■ **Document extract**:
• • • •
The trials of an organic farmer

Being a small fish in a big pond

Picture an 85-acre organic farm somewhere in Southern California, nestled between hundreds of acres of corporate oranges and avocados.

WHAT’S THE BIG IDEA
By Ryan DeLaureal
Being a small fish in a big pond

Picture an 85-acre organic farm somewhere in Southern California, nestled between hundreds of acres of corporate oranges and avocados.

Daniel johnston/VANGUARD STAFF

Rather than the assembly- line farming of a single crop, these farmers grow small patches of fruit, vegetables and herbs by the season, shipping them out to subscribers who, each week, receive an assortment of farm-fresh produce delivered to their doorsteps.

This farm and many like it can be found all across the country—like islands in a sea of gigantic corporate farms. They are small and defenseless, and they supply much of the organic produce that can be found in farmers markets and grocery stores all over America.

By farm standards, 85 acres is very small. Some of the biggest farms in California operate over tens of thousands of acres, relying on technology, machinery and pesticides as the means of reaping large harvests. The biggest ones ship their food in trucks all over America and in boats to other parts of the world.

It may seem unfair that the two should be made to compete, and it’s why many organic farms like the one I mentioned are forced to struggle for their very existence.

I briefly worked at this particular little Southern California farm, and I spent my days in the field
picking weeds with Mexican laborers, watering greenhouses and listening to avocado pickers on the hillside singing mariachi songs. Throughout the day we could see helicopters dusting the avocado trees around us with pesticide.

The gigantic Sunkist orange groves across the way were heated in winter by towering machines like windmills, big white fans that would keep the trees warm enough to grow in winter. Without these, oranges wouldn’t grow on the valley floor because of frost.

Small organic farms like the one I worked on supply much of our organic produce, and many of them have little means of sustaining themselves beyond the local market.

They don’t have the capital to build giant heating systems or pay for helicopters. They can’t ship their vegetables to New York, and they don’t have partnerships with China or Ecuador.

Small organic farmers must pay somebody to pick weeds all day by hand, and they rely entirely on the surrounding urban areas for their survival.
• • • •
■ **Dataset section**:
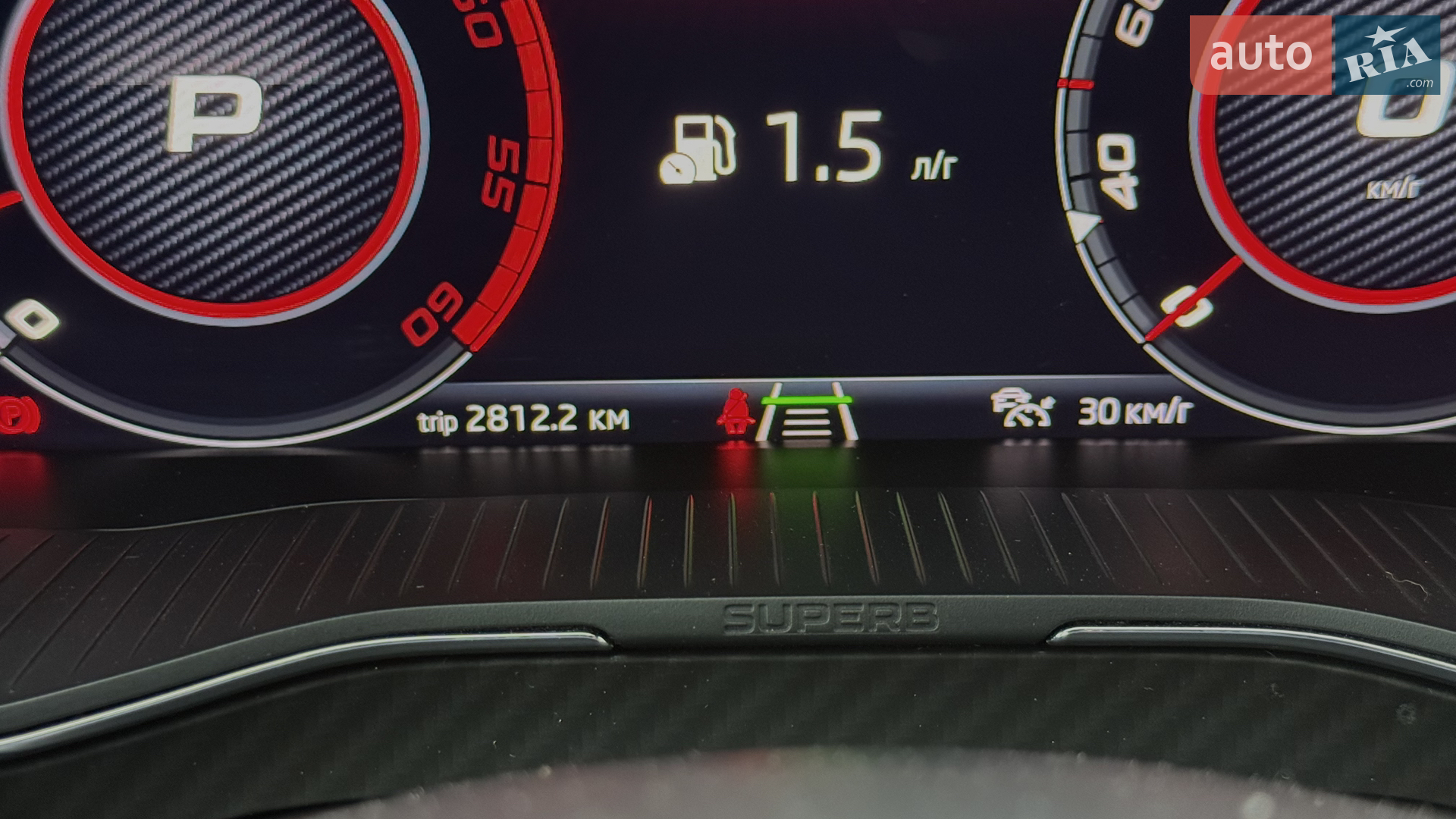 2020 Skoda Superb - мініатюра 74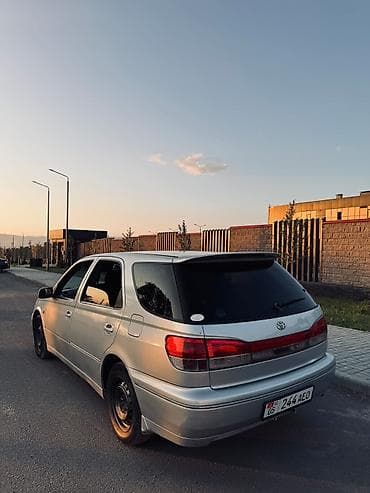 mini v: Toyota Vista: 1999 г., 2 л, Автомат, Бензин, Универсал — 1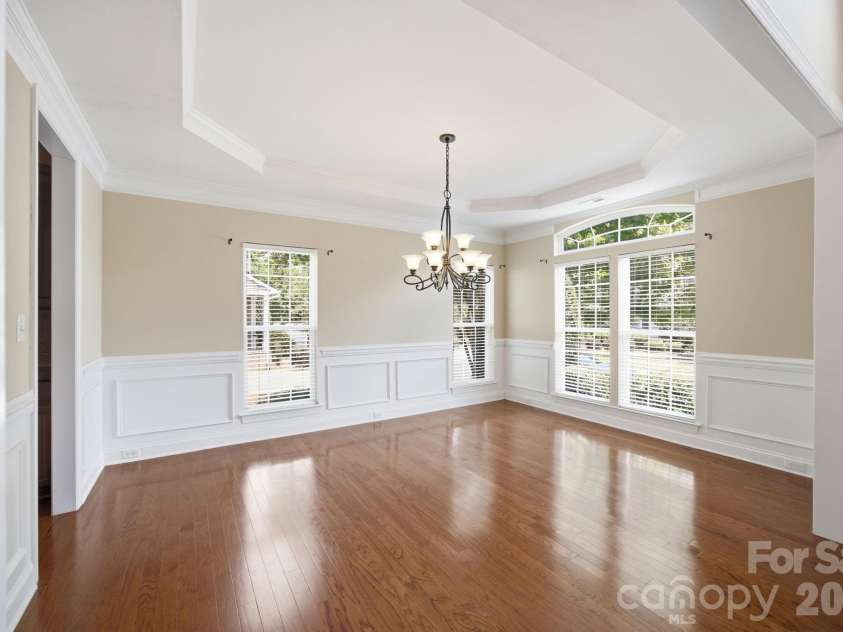 10149 Linksland Drive, Huntersville, NC 28078.  MLS# CAR4386640, YatesRealty ID 30519. 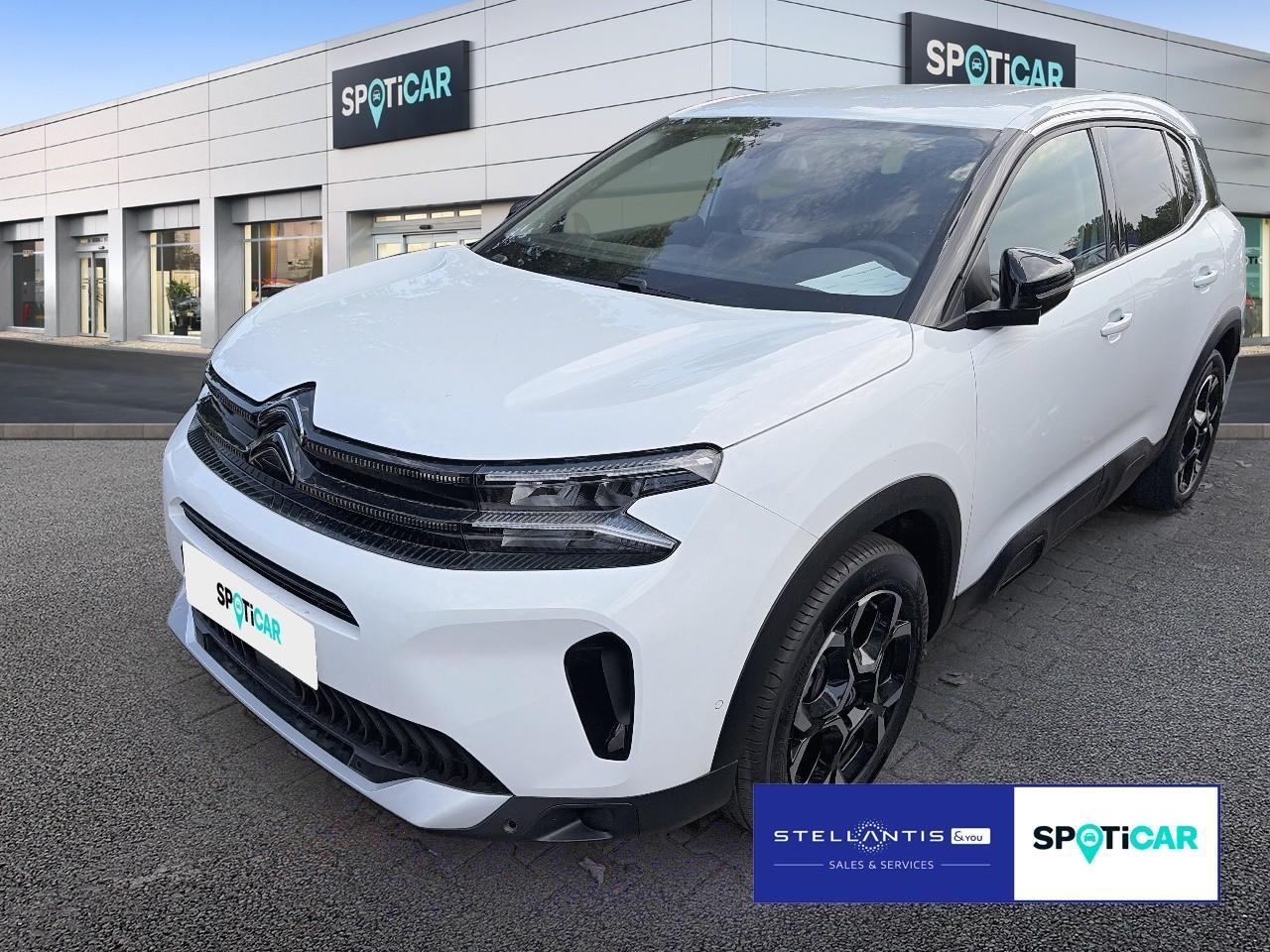 CITROEN CITROEN C5 AIRCROSS Gebraucht weiß Benzin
• • • •
■ **Your objective**: Pick up the piece on the struggles of a small organic farmer after its final sentence and keep writing it. The data is its own material and isn't part of the organic farm piece.

■ **Output of the task**:
Giant heaters and crop-dusting helicopters help cheapen the cost of labor, which is why nonorganic produce is so much cheaper in the store.

Bolthouse Farms, which operates on 60,000 acres in California’s Central Valley, employs a tractor that can pick hundreds of carrots at a time. Large-scale farmers like Bolthouse are increasingly going organic, but the scale of their operations will still keep them out of the little-farms league.

In the end, size and scale don’t guarantee better-tasting food. Most large farms pick their produce early to account for travel time and shelf life.The more local the farm, the fresher the produce.

Small organic farms can sell to local restaurants or farmers markets, or ship their produce off to members of community supported agriculture programs, where subscribers receive weekly or monthly boxes of vegetables and fruit. Apart from this, many operate largely hand to mouth, taking in little more than they expend in cost of labor.

Some of these small farms, including the one I worked on, eventually die out, facing bankruptcy and stiff competition from their corporate peers. They must sell their produce at higher prices simply because they barely manage to scrape by while paying their workers living wages.

Farmers markets, food cooperatives and grocery stores like Whole Foods are the only places where small farmers can sell their food in the city. Every time you go to a farmers market, you’re supporting local growers and helping keep them afloat despite their corporate competition—and you’re getting better food to boot.

So buy local and save a farm.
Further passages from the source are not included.